• Task brief:
Convert every line of the data listing below into a JSON list of strings, one string per line, skipping blank lines.

[Data listing]

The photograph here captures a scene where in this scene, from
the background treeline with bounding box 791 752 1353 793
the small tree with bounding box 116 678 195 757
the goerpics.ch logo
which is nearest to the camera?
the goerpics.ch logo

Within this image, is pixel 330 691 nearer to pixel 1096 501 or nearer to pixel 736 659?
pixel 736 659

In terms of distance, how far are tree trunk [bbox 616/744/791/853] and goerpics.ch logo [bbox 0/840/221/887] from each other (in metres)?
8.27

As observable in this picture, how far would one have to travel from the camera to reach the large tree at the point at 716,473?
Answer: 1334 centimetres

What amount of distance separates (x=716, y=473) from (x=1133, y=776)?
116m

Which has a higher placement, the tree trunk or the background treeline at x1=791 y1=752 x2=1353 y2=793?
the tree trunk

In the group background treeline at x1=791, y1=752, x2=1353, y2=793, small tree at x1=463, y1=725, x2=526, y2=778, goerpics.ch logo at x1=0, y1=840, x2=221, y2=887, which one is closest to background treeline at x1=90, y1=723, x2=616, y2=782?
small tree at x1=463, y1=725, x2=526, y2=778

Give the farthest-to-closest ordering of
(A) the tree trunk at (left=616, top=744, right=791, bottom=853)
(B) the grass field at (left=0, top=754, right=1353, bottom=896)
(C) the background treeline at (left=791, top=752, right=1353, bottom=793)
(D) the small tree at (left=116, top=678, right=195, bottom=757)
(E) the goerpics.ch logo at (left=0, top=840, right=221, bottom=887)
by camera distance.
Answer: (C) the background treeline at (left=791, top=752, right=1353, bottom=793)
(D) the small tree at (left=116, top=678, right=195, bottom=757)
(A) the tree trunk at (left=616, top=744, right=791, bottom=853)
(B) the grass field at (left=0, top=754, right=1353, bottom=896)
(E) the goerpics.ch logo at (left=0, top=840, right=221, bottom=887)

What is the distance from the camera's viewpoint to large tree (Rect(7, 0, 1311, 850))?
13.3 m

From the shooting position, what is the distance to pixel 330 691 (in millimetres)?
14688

• Expected answer:
[
  "The photograph here captures a scene where in this scene, from",
  "the background treeline with bounding box 791 752 1353 793",
  "the small tree with bounding box 116 678 195 757",
  "the goerpics.ch logo",
  "which is nearest to the camera?",
  "the goerpics.ch logo",
  "Within this image, is pixel 330 691 nearer to pixel 1096 501 or nearer to pixel 736 659?",
  "pixel 736 659",
  "In terms of distance, how far are tree trunk [bbox 616/744/791/853] and goerpics.ch logo [bbox 0/840/221/887] from each other (in metres)?",
  "8.27",
  "As observable in this picture, how far would one have to travel from the camera to reach the large tree at the point at 716,473?",
  "Answer: 1334 centimetres",
  "What amount of distance separates (x=716, y=473) from (x=1133, y=776)?",
  "116m",
  "Which has a higher placement, the tree trunk or the background treeline at x1=791 y1=752 x2=1353 y2=793?",
  "the tree trunk",
  "In the group background treeline at x1=791, y1=752, x2=1353, y2=793, small tree at x1=463, y1=725, x2=526, y2=778, goerpics.ch logo at x1=0, y1=840, x2=221, y2=887, which one is closest to background treeline at x1=90, y1=723, x2=616, y2=782?",
  "small tree at x1=463, y1=725, x2=526, y2=778",
  "Give the farthest-to-closest ordering of",
  "(A) the tree trunk at (left=616, top=744, right=791, bottom=853)",
  "(B) the grass field at (left=0, top=754, right=1353, bottom=896)",
  "(C) the background treeline at (left=791, top=752, right=1353, bottom=793)",
  "(D) the small tree at (left=116, top=678, right=195, bottom=757)",
  "(E) the goerpics.ch logo at (left=0, top=840, right=221, bottom=887)",
  "by camera distance.",
  "Answer: (C) the background treeline at (left=791, top=752, right=1353, bottom=793)",
  "(D) the small tree at (left=116, top=678, right=195, bottom=757)",
  "(A) the tree trunk at (left=616, top=744, right=791, bottom=853)",
  "(B) the grass field at (left=0, top=754, right=1353, bottom=896)",
  "(E) the goerpics.ch logo at (left=0, top=840, right=221, bottom=887)",
  "What is the distance from the camera's viewpoint to large tree (Rect(7, 0, 1311, 850))?",
  "13.3 m",
  "From the shooting position, what is the distance to pixel 330 691 (in millimetres)?",
  "14688"
]